In the event of a chemical release, a COP also would help hospitals prepare more adequately for patient intake and optimal decontamination operations.  Here, unexpected reality rather than a planned exercise provides the Lesson Learned. On 7 July 2005, four suicide bombers detonated explosive devices on London’s above-ground bus and underground train systems.  One hospital in relatively close proximity to one of the underground train stations was unaware that a bombing had occurred until paramedics arrived asking for assistance and equipment.  However, because that hospital did not have an emergency department, it was not on the incident notification list.  Nonetheless, the hospital’s clinical staff set up a field hospital to treat injured victims, and carried out their unexpected responsibilities extremely well – the details are discussed in the LLIS’s Incident Management: Alerting Hospitals in Close Proximity to a Mass Casualty Incident. (London city officials later changed their emergency plans to require that all hospitals in the vicinity of such incidents be promptly notified.) 

Another LLIS lesson learned – Chemical Incident Response: Ensuring that Contaminated Victims Receive Timely Trauma Care – points out that patients must be provided both timely decontamination and treatment to meet the established goal of getting the patient to an appropriate medical facility as soon as possible.  In addition, the Umatilla Community Chemical Stockpile Emergency Preparedness Program (CSEPP) Exercise 2007 after-action report concluded that a “delay in treatment beyond 60 minutes significantly increases mortality from trauma and agent exposure.”  A COP with properly designated treatment facilities would have established the need for rapid transport to a facility with advanced life support capabilities and equipment available. 

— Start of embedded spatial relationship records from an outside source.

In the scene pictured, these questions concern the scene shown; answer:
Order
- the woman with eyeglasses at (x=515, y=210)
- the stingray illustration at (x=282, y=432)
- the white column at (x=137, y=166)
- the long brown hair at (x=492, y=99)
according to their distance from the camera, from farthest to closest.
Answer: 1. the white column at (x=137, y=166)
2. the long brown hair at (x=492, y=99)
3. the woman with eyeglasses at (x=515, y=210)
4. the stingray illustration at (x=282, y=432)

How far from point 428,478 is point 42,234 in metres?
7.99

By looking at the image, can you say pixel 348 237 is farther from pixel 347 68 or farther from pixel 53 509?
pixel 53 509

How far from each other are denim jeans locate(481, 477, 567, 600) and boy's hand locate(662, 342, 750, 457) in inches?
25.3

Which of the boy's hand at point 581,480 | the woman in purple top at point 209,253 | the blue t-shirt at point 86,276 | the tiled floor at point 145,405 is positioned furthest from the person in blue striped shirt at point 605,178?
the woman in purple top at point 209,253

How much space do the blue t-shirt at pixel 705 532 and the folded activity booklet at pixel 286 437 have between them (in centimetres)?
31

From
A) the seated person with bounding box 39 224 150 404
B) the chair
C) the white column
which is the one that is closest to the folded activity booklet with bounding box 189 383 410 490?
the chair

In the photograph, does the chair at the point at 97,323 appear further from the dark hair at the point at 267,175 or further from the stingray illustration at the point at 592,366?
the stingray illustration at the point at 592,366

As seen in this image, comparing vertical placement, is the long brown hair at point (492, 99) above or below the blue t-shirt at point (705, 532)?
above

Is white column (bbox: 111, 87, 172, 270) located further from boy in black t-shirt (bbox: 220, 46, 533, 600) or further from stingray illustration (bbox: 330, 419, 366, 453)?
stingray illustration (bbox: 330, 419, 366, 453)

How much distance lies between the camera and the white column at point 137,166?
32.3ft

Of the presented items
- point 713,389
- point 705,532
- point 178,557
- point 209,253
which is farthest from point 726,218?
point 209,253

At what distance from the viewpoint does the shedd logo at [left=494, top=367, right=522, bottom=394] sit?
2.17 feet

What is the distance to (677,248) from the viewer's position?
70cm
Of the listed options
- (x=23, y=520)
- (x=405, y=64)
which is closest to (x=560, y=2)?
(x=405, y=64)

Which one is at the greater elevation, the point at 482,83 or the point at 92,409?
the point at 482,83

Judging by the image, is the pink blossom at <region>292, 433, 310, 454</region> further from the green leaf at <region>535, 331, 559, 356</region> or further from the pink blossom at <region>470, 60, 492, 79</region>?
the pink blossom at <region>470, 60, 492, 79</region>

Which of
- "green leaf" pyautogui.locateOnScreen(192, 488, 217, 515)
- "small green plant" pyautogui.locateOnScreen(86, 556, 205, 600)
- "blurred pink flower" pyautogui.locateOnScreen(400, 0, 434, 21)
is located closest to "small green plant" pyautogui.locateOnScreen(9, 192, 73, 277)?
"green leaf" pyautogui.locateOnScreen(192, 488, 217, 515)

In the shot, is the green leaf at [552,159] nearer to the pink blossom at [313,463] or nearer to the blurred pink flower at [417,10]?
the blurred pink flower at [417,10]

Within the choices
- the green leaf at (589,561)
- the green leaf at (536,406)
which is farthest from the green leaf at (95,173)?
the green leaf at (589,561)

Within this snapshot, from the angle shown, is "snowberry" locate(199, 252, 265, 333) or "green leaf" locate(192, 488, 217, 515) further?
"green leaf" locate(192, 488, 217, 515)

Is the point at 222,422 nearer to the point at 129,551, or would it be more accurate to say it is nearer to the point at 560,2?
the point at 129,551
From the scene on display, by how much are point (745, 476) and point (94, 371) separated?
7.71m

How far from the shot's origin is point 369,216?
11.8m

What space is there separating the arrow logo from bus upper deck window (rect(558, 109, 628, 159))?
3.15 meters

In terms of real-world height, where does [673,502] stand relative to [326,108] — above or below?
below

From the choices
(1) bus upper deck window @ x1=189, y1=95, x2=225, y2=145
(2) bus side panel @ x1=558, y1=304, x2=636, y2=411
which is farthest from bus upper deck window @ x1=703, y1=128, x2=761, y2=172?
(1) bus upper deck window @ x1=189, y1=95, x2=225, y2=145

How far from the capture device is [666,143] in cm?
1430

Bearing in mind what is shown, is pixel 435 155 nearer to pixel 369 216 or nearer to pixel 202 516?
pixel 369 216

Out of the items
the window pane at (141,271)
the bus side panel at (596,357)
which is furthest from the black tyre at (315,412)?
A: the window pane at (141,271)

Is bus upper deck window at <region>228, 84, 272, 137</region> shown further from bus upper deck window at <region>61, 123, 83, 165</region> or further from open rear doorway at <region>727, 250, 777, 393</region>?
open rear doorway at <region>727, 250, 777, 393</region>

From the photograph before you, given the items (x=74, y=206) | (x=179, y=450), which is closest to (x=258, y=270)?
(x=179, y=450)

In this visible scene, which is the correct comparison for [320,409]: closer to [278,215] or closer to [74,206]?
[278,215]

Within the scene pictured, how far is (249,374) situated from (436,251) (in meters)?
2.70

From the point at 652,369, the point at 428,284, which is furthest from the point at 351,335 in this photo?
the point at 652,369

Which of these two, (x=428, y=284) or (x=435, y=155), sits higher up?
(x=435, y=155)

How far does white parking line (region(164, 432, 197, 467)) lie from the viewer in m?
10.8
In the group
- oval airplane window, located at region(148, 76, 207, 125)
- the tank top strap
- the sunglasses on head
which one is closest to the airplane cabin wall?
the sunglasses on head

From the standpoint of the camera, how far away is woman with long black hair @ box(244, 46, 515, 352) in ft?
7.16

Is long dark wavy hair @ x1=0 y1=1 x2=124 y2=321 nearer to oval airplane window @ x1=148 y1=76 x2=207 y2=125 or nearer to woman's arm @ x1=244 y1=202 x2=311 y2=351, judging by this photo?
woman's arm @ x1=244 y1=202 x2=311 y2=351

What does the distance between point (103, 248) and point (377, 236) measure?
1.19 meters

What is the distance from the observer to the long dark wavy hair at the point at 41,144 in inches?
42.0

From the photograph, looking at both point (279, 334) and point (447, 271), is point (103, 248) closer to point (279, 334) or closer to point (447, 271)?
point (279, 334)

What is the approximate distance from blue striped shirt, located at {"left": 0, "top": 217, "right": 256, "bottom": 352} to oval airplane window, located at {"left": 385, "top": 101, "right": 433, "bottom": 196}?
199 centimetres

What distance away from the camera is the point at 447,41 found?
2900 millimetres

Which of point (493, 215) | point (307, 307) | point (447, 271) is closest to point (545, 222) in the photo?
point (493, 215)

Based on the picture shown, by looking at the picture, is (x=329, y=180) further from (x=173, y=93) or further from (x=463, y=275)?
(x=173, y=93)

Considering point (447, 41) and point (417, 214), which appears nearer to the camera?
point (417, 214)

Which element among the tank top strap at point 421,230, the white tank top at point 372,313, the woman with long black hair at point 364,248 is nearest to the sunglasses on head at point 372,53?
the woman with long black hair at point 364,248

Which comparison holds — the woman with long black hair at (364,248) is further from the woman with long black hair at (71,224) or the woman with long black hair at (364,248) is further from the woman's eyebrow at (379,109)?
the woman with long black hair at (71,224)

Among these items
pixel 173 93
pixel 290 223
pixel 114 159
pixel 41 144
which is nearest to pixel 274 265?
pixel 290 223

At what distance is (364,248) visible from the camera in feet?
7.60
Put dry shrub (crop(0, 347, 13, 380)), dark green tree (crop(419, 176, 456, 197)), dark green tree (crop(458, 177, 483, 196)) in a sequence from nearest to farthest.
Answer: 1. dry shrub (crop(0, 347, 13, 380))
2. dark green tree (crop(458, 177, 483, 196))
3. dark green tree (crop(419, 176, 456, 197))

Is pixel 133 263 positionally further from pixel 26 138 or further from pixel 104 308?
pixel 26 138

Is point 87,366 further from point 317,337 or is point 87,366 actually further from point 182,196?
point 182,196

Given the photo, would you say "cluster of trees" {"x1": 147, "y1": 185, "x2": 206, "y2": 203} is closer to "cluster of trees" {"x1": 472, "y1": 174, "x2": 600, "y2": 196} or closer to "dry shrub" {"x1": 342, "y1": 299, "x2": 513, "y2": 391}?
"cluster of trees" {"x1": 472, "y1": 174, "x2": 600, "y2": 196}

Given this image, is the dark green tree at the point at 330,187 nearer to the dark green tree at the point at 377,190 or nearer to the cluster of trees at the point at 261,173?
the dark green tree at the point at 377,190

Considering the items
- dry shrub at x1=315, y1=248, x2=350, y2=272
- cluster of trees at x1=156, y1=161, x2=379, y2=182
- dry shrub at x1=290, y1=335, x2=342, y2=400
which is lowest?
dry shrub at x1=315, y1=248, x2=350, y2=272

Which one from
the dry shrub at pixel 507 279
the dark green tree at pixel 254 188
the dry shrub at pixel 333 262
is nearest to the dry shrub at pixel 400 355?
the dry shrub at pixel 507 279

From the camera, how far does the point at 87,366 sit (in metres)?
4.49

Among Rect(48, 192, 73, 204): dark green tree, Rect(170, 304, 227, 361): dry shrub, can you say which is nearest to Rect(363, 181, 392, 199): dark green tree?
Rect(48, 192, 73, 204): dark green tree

To briefly summarize: Chemical-incident responses are complex in nature and require expertise, resources, and manpower. Whether during an incident or an exercise, therefore, all of the personnel involved must ensure that a COP facilitates the flow of information both up and down to every level of operation to ensure that all responders are thoroughly familiar with not only the mission goals but also their individual tasks.  A COP helps to ensure not only the availability of the additional resources needed to augment local capabilities but also the requirement that all of the staff involved receive the information they must have to reach the level of optimal readiness required. Exercises carried out to upgrade the readiness required to cope with all-hazard incidents will enable jurisdictions to identify the specific areas where greater attention is needed and thereby ensure that the plans postulated provide an optimum outcome whenever actual incidents or disasters, natural or manmade, occur without warning in the future.

Michael E. Forgey

Michael E. Forgey is an outreach and operations analyst for Lessons Learned Information Sharing (LLIS.gov), the U.S. Department of Homeland Security/Federal Emergency Management Agency’s national online network of lessons learned, best practices, and innovative ideas for the nation's homeland security and emergency management communities He has twenty years of mixed military service currently as a Maryland Army National Guard Chemical Officer and seventeen years experience as a firefighter, responder, and subject-matter expert. He also serves as an All-Hazards Safety Officer for the Baltimore Region Type III overhead team, and is a hazmat technician, specialist, supervisor, instructor, and evaluator. He received a bachelor’s degree from Penn State University.